=== Goals ===
a. In the forum thread below about the completed Ruin and Redemption course, how many years does the author say the project took?
b. List the usernames of everyone who posted in the forum thread below about the completed Ruin and Redemption course.
c. Using the forum thread below about the completed Ruin and Redemption course, decide whether each statement agrees with it: (i) The course has 10 lessons. (ii) The author has already self-published the course. (iii) Stephen L Smith has recommended the work to pastors. For each, answer yes or no and quote the words that decide it.

=== Extract to read ===

# Ruin and Redemption finally completed



## JTB.SDG (Nov 25, 2020)

Friends,

It's taken me six years, but by God's grace I've been able to complete my study/writing project on the covenants. Thank you for your prayers and encouragement. You can find the entire course up now at: www.ruinandredemption.com.

What's new:
*The first (Introductory) lesson on the covenants
*Everything now paginated
*Compilation of all 10 lessons into one PDF document
*Compilation of all 10 "Student Notes" into one PDF document

The compilations you can find here: https://www.ruinandredemption.com/new-covenant-2-additional-resources

Hope it's an encouragement. Still trying to pursue publishing but we'll see. If I self-publish I'll let you know.

Gratefully,

JB

- - -

Edit:

*Also new is a few minor corrections and changes in the lessons/footnotes

Reactions: Like 3 | Love 3 | Rejoicing 1


----------



## Smeagol (Nov 25, 2020)

Yes Publish!!! Your layout and explanations have been very influential for me grasping the relationships of the covenants as well as infant baptism! I would buy a hard copy or 3


----------



## retroGRAD3 (Nov 25, 2020)

Well done sir. Thank you for this wonderful resource.


----------



## Stephen L Smith (Nov 25, 2020)

G said:


> have been very influential for me grasping the relationships of the covenants as well as infant baptism!


So you now prefer sprinkling like cats rather than a full immersion like dogs? 

I second the suggestion to publish. I have found this work immensely helpful and have recommended this to pastors in my church denomination.

I think it would work great if the student summary notes were reformatted as a study guide.

Reactions: Like 1


----------



## BRK (Nov 25, 2020)

Thank you so much! I've been going through your lessons. Your comments on the imputed guilt of Adam's sin I had never thought through before. I look forward to exploring the remaining content. God bless!


----------

=== Data provided ===

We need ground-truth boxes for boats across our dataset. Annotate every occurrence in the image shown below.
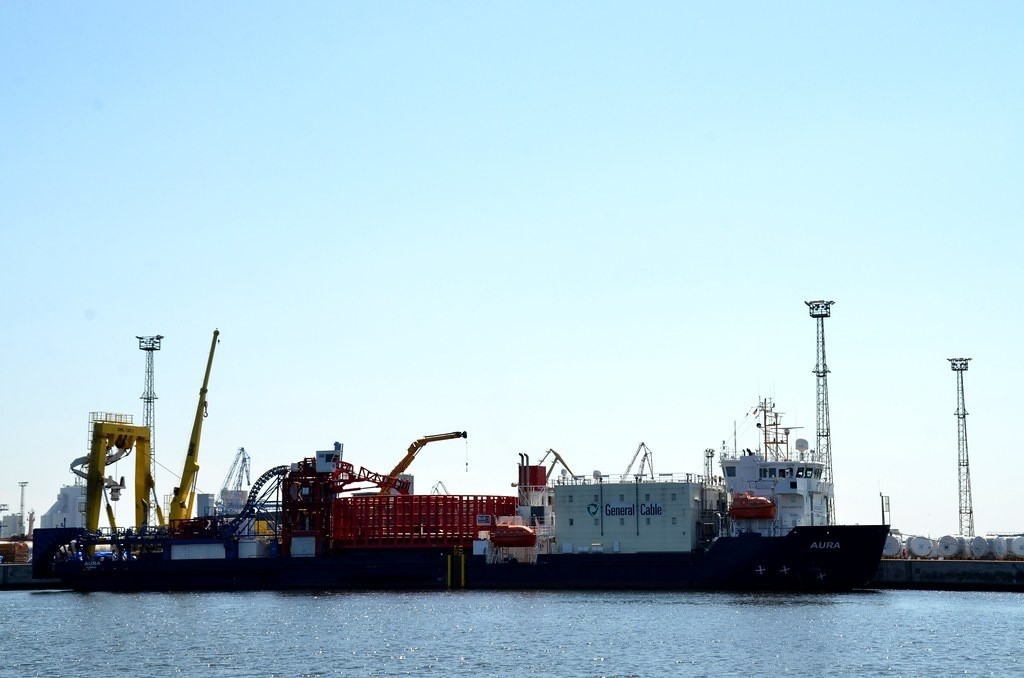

=== Solutions per task ===
a. Six years.

b. JTB.SDG, Smeagol, retroGRAD3, Stephen L Smith, BRK

c.
(i) Yes: "Compilation of all 10 lessons into one PDF document"
(ii) No: "Still trying to pursue publishing but we'll see. If I self-publish I'll let you know."
(iii) Yes: "have recommended this to pastors in my church denomination"